» **MATERIAL SHOWN**:
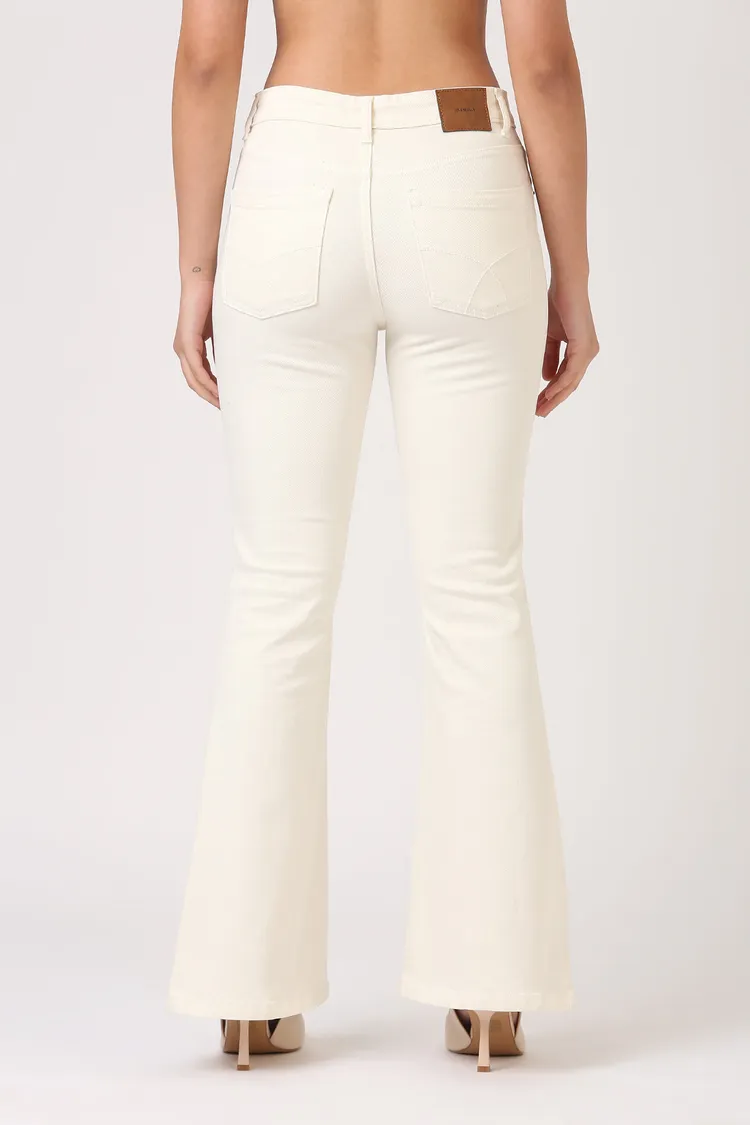Flare High Rise Jeans-Ecru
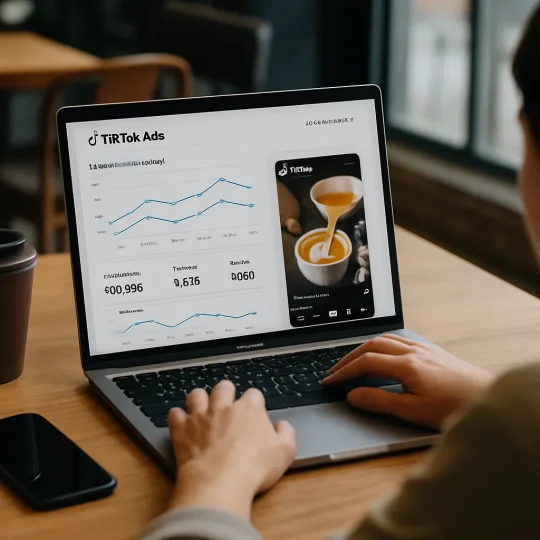 Barista filming a latte pour for a TikTok ads for coffee shops campaign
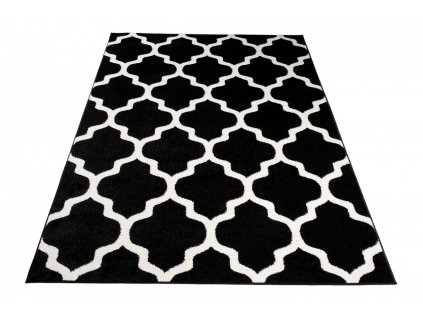 Kusový koberec MAROKO - černý - mřížka 1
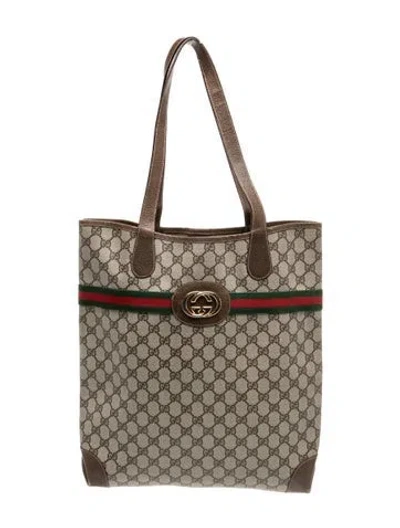 Pre-owned Gucci Gg Supreme Tote In Neutral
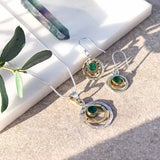 GREEN ONYX INFINITY NECKLACE AND EARRINGS SET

» **WHAT YOU SHOULD DO**:
Copy out every line of the data above word for word, omitting the pictures and keeping only the text.

» **EXERCISE OUTPUT**:
Flare High Rise Jeans-Ecru
 Barista filming a latte pour for a TikTok ads for coffee shops campaign
 Kusový koberec MAROKO - černý - mřížka 1
 Pre-owned Gucci Gg Supreme Tote In Neutral
 GREEN ONYX INFINITY NECKLACE AND EARRINGS SET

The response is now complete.